Bill Gates Gives $44mn to States for School Reform Project

The charitable organization funded by Bill Gates has given more than $44 million to outside groups during the last two years in an attempt to help shape individual states’ education plans.

According to an analysis by The Associated Press, the spending by the Bill and Melinda Gates Foundation funded research supportive of Gates’ interests, bought positive media coverage and helped give the organization a say in Tennessee’s new education framework.

The spending of the fund began just after Former President Barack Obama signed into law the Every Student Succeeds Act (ESSA) in 2015. That law gave states the power to write their own frameworks for their education systems, as well as receive federal funding for sticking to those frameworks. However, it also required a set of academic standards, which for most states is Common Core.
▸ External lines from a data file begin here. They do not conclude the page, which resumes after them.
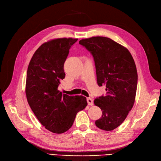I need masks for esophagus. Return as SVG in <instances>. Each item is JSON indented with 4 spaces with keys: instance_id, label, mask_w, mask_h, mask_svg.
Listing matches in <instances>:
<instances>
[{
    "instance_id": "34e87169",
    "label": "esophagus",
    "mask_w": 161,
    "mask_h": 161,
    "mask_svg": "<svg viewBox=\"0 0 161 161\" xmlns=\"http://www.w3.org/2000/svg\"><path fill=\"white\" fill-rule=\"evenodd\" d=\"M86 101H87V103H88L89 105H93V100H92V98H90V97H89V98L86 99Z\"/></svg>"
}]
</instances>
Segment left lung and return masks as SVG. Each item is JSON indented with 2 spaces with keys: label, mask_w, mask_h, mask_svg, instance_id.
<instances>
[{
  "label": "left lung",
  "mask_w": 161,
  "mask_h": 161,
  "mask_svg": "<svg viewBox=\"0 0 161 161\" xmlns=\"http://www.w3.org/2000/svg\"><path fill=\"white\" fill-rule=\"evenodd\" d=\"M79 43L93 56L97 84L105 86L107 91L94 101L102 111L95 125L111 131L123 123L134 103L138 83L134 60L127 48L108 37L82 39Z\"/></svg>",
  "instance_id": "obj_1"
}]
</instances>
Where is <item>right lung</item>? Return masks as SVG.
<instances>
[{"label": "right lung", "mask_w": 161, "mask_h": 161, "mask_svg": "<svg viewBox=\"0 0 161 161\" xmlns=\"http://www.w3.org/2000/svg\"><path fill=\"white\" fill-rule=\"evenodd\" d=\"M75 38H57L43 43L28 66L25 93L33 114L45 128L64 133L74 123L76 114L87 105L85 97L69 96L58 91L65 77L64 64Z\"/></svg>", "instance_id": "1"}]
</instances>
Gates has been a vocal advocate for Common Core standards and has sought to promote those standards as states work to write their education plans. The AP also reported that the leader of an advocacy group funded by Gates was part of an important advisory committee in Tennessee, as the state sought to develop its new education plan.
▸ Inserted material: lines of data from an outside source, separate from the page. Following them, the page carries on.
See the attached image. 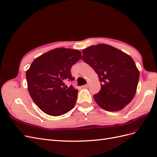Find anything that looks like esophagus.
Masks as SVG:
<instances>
[{
  "mask_svg": "<svg viewBox=\"0 0 157 157\" xmlns=\"http://www.w3.org/2000/svg\"><path fill=\"white\" fill-rule=\"evenodd\" d=\"M88 86H89V84H84V85H83V86H82V88H88Z\"/></svg>",
  "mask_w": 157,
  "mask_h": 157,
  "instance_id": "obj_1",
  "label": "esophagus"
}]
</instances>
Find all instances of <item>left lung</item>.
I'll return each mask as SVG.
<instances>
[{
  "label": "left lung",
  "mask_w": 157,
  "mask_h": 157,
  "mask_svg": "<svg viewBox=\"0 0 157 157\" xmlns=\"http://www.w3.org/2000/svg\"><path fill=\"white\" fill-rule=\"evenodd\" d=\"M82 59L98 74L101 84L94 99L100 107L117 112L129 104L136 93L139 71L128 54L106 44L82 51Z\"/></svg>",
  "instance_id": "obj_1"
}]
</instances>
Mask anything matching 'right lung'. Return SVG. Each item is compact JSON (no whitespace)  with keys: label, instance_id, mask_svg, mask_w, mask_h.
Masks as SVG:
<instances>
[{"label":"right lung","instance_id":"obj_1","mask_svg":"<svg viewBox=\"0 0 157 157\" xmlns=\"http://www.w3.org/2000/svg\"><path fill=\"white\" fill-rule=\"evenodd\" d=\"M81 58L78 50L56 48L32 62L26 72L28 88L41 111L59 116L75 106L78 90L72 86L67 88L65 82L75 79L71 73V67Z\"/></svg>","mask_w":157,"mask_h":157}]
</instances>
Gates also paid a media outlet to cover ESSA, and the same media outlet later published a story about research paid for by Gates, according to the AP.

Meanwhile, vocal opponents of Common Core and Gates’ influence stated that the spending by the Microsoft co-founder’s philanthropy could be considered as meddling in state education. The Gates Foundation’s focus on education reform in the U.S. is just a small part of its overall work, which mainly focuses on global health and international development, especially in undeveloped countries.

However, it is the top funder of school reform in the country.